Donne che portano pesi sulla testa e una donna che si è spogliata. Le prime sono donne “libere”, che però portano il peso delle aspettative sociali mentre, accanto a loro, c’è una donna che si spoglia del “peso” dei vestiti in segno di protesta contro la mancanza di libertà.
Due immagini emblematiche, due gesti apparentemente contraddittori, si rivelano invece due facce della stessa medaglia nell’opera The Weight of Freedom (“Il peso della libertà”, murale con tecnica half-tone) con cui l’artista di Pompei Nello Petrucci partecipa fino all’8 dicembre 2024, con una delegazione di artisti italiani, a Dak’Art Off 2024, evento collaterale della Biennale di Dakart (Senegal).
L’Italia è rappresentata con una mostra collettiva dal titolo “Art et Droit: le rytme de l’Humanité” sul rapporto tra diritto e arte, come mezzo di comunicazione ed espressione di precetti e buone pratiche, organizzata dalla Fondazione Donà Dalle Rose, in collaborazione con la Fondazione Léopold Sédar Senghor, che ospita la mostra.
Petrucci ancora una volta prende spunto dall’attualità per raccontare con il linguaggio dell’arte le contraddizioni del nostro tempo. In The Weight of Freedom, la figura solitaria della giovane donna che si spoglia degli abiti per protestare contro le imposizioni di un regime ha le sembianze della studentessa universitaria iraniana Ahoo Daryaei. La sua vicenda ha recentemente fatto il giro del mondo, dopo essere stata fermata per aver protestato all’università contro l’obbligo di indossare l’hijab.
Nell’opera è ritratta al culmine dell’atto di ribellione. Togliersi i vestiti non è solo un gesto di protesta, ma un modo per liberarsi simbolicamente del peso della sottomissione e delle norme che imprigionano. Qui la libertà viene cercata attraverso la vulnerabilità, mettendo a nudo la condizione umana e gridando il proprio dissenso con un atto estremo. La nudità, benché parziale, lontana dall’essere esibizionismo, diventa una forma di disarmo e sfida, un modo per affermare che la dignità e i diritti non possono essere coperti o soffocati.
Nell’altro lato di The Weight of Freedom, le donne di colore che avanzano portando pesi sulla testa (grandi giare forse contenenti acqua) impersonano la resistenza quotidiana, la capacità di sostenere il peso delle aspettative sociali, dei ruoli imposti e delle oppressioni invisibili. Esse rappresentano un gruppo unito, una comunità che condivide la stessa condizione e che trova forza nel collettivo. Questo gesto di avanzare, pur gravato da un fardello, simboleggia la perseveranza e la determinazione di chi lotta senza abbandonare il proprio cammino, pur in silenzio.

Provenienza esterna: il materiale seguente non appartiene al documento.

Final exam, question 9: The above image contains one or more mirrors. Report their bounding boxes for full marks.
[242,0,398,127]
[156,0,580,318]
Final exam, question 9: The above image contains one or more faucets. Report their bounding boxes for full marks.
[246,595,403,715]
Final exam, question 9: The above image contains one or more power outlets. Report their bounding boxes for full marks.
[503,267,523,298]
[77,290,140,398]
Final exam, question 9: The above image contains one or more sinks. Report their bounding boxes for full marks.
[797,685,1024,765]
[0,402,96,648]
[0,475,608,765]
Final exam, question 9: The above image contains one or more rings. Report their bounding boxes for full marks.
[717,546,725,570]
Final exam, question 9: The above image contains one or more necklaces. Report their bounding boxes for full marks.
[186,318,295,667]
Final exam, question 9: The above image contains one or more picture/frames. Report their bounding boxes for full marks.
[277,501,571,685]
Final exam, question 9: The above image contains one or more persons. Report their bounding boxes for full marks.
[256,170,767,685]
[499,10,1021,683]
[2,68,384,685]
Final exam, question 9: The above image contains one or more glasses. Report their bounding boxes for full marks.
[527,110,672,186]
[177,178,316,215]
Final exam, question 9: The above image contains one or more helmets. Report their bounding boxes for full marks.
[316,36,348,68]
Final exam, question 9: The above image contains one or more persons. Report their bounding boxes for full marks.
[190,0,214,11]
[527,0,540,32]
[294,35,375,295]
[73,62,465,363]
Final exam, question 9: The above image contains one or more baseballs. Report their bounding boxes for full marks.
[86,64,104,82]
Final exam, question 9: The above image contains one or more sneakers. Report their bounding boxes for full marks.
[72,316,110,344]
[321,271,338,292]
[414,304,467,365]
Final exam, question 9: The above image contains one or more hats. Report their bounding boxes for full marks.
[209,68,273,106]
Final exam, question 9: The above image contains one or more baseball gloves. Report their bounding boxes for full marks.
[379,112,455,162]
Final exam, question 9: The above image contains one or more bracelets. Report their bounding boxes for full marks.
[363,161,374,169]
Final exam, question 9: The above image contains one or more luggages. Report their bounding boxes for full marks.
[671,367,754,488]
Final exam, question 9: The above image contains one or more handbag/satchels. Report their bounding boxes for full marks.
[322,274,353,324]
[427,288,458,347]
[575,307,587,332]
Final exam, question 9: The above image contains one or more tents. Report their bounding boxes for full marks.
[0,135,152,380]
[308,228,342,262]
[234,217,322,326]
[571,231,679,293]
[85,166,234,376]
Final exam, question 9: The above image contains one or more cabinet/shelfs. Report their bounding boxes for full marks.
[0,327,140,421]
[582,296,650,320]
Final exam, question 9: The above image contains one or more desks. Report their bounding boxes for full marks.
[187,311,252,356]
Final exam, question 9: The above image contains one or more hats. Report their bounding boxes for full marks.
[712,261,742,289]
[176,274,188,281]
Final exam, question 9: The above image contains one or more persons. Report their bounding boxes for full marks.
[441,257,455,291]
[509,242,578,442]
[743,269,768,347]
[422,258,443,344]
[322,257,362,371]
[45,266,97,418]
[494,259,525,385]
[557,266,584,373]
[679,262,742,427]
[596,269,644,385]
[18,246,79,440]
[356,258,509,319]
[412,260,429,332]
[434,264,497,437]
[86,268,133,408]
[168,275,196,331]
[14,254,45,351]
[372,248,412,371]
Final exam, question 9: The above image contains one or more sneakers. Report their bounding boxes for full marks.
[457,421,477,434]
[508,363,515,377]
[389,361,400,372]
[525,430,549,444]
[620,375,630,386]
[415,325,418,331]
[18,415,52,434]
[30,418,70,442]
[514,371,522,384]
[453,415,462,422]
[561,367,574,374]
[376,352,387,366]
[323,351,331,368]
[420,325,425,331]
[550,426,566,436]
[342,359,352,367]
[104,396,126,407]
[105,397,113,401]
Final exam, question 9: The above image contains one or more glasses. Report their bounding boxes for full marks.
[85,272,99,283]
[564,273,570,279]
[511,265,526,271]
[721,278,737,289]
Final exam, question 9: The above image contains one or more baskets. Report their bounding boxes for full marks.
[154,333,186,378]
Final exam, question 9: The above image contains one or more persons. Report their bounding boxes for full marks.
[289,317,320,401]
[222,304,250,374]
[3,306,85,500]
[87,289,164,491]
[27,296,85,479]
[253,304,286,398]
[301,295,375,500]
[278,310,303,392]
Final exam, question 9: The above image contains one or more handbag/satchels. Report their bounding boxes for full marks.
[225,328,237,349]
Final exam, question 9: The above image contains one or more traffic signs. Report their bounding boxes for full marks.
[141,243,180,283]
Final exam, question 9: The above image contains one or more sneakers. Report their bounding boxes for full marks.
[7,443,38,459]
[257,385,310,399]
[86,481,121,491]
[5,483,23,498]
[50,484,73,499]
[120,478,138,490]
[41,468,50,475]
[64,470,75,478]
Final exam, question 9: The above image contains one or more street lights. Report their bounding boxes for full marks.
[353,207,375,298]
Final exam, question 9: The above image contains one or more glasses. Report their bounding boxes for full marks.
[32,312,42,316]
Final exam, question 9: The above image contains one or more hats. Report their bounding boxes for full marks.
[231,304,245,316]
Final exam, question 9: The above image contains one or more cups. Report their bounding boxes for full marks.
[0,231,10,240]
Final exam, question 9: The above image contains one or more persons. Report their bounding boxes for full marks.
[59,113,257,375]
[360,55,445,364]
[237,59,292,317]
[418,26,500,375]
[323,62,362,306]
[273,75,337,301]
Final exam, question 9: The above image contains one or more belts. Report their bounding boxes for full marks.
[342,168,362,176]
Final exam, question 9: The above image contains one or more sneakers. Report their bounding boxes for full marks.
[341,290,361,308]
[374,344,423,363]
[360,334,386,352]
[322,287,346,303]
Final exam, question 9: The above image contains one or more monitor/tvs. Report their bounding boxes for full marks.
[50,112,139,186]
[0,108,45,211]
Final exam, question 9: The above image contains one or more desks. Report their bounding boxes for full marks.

La combinazione di questi due elementi crea un dialogo potente e significativo: le donne che portano pesi sono simbolo di sopravvivenza e forza collettiva, mentre la donna che si spoglia è il simbolo dell’atto individuale di rottura, la rivendicazione di una libertà più autentica e personale. Petrucci riesce così a rappresentare la dualità della lotta per la libertà: un percorso che richiede sia il sostegno della comunità sia il coraggio individuale di sfidare apertamente l’oppressione. L’opera non solo celebra la resilienza femminile, ma stimola una riflessione su come la libertà sia un concetto complesso, conquistato giorno dopo giorno attraverso azioni condivise e atti di ribellione personale.
«Il potere dell’arte – ha spiegato Petrucci – sta proprio qui, nella capacità di mettere in discussione il presente e di stimolare una riflessione profonda su temi come la dignità umana e la libertà. Dobbiamo ringraziare le persone che mettono a repentaglio la loro vita per protestare. È doveroso da parte nostra dimostrare loro la nostra riconoscenza».
Petrucci ha già affrontato tematiche simili in passato. L’anno scorso, con l’opera Velo, aveva ricordato Mahsa Amini, la giovane iraniana divenuta simbolo di protesta contro le restrizioni imposte alle donne. The Weight Of Freedom prosegue questa riflessione, inserendosi in un contesto più ampio di denuncia e solidarietà internazionale.